Les 230 grévistes, membres du syndicat PCS, ont entamé samedi dernier une grève animée de huit semaines, fermant tous les sept musées et galeries de NML, sauf un.

Lors de leur sixième journée d’action jeudi, malgré une pluie battante, plus de 50 personnes se sont rassemblées devant le musée de Liverpool.

Lorsque les portes se sont ouvertes, les grévistes, armés de sifflets, de chants et de drapeaux, ont fait savoir haut et fort à la direction ce qu’ils pensaient de leurs briseurs de grève. Et lorsque les visiteurs du musée entraient, ils étaient accueillis par des cris de « Ne le faites pas » et de « Ne franchissez jamais une ligne de piquetage ».

Matt, représentant et responsable de la branche du PCS, a déclaré à Socialist Worker que les grévistes « se battent pour quelque chose que nous avons déjà gagné ». « Nous avons fait grève pendant trois jours en janvier, février et mars de l’année dernière », a-t-il déclaré. « Le gouvernement nous a offert un paiement unique de 1 500 £ en reconnaissance des luttes que nous avions traversées.
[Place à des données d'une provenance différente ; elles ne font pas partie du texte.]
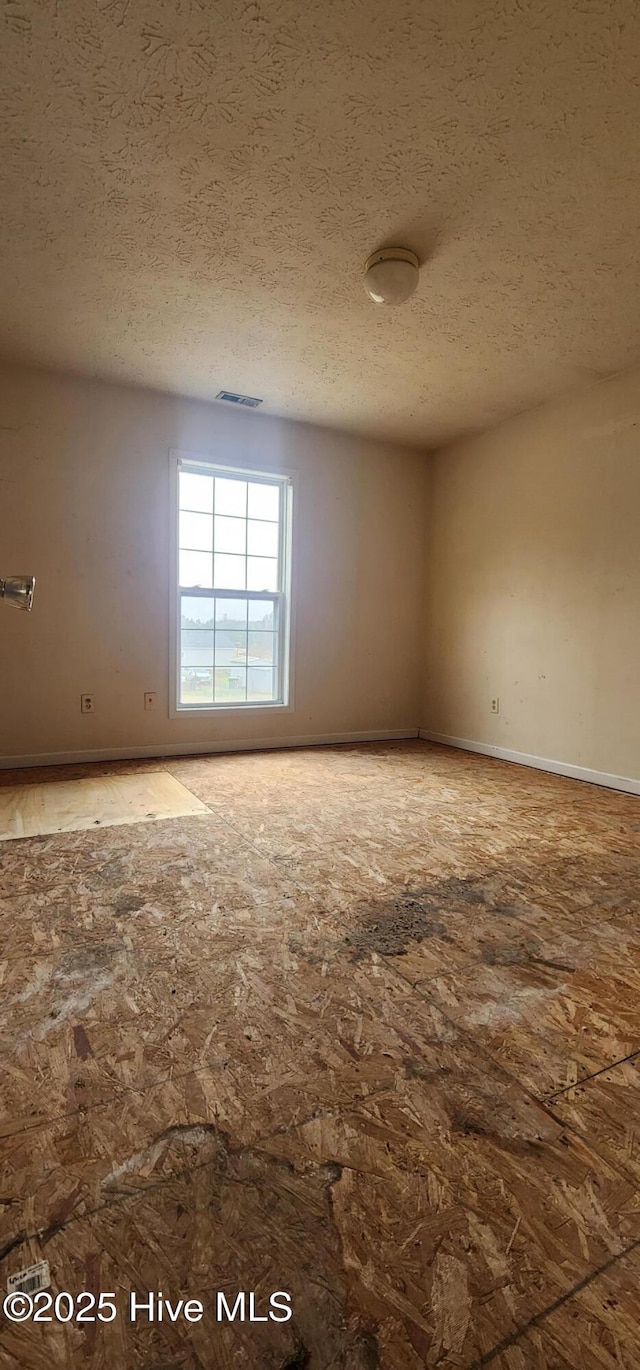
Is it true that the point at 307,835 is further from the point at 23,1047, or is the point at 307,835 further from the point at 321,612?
the point at 321,612

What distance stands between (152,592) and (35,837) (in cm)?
212

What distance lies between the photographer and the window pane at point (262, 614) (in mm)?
4656

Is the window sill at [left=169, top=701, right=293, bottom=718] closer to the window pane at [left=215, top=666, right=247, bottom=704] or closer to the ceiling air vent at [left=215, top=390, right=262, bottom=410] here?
the window pane at [left=215, top=666, right=247, bottom=704]

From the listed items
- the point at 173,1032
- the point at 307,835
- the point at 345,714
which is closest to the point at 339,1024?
the point at 173,1032

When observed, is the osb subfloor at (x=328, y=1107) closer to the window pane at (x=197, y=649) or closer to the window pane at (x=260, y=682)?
the window pane at (x=197, y=649)

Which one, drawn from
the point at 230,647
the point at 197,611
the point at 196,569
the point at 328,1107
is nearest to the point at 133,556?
the point at 196,569

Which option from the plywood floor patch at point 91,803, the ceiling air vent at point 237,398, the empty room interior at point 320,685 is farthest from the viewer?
the ceiling air vent at point 237,398

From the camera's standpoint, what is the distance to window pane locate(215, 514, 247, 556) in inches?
177

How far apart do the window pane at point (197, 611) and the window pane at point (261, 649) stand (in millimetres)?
363

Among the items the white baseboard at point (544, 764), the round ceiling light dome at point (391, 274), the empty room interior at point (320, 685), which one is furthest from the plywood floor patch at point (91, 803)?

« Cela a été convenu en juin dernier – nous sommes maintenant en février et NML n’a pas payé. Nous sommes ici avec nos lignes de piquetage solides, nos jeux amusants, nos chants et nos chansons pour montrer à NML que c’est nous qui rendons les visites aux gens.

« Nous prenons soin d’objets inestimables, mais ce que NML possède de plus précieux, c’est son personnel. Il est temps qu’il nous valorise et nous traite avec le respect que nous méritons.

Sur la ligne de piquetage, les grévistes se divertissent avec de la musique, du maquillage, des déguisements et des jeux de piquetage. Mais malgré le plaisir, ils sont en colère et déterminés à gagner.

Matt dit que le refus de payer de NML est « absolument dégoûtant ». « NML pleure sur le caractère inabordable des coûts », a-t-il déclaré. « Mais il y a de l’argent pour des séries de podcasts, 40 000 £ pour les fêtes saisonnières, pour organiser des réunions internes et pour payer une équipe de direction des milliers de livres chaque mois.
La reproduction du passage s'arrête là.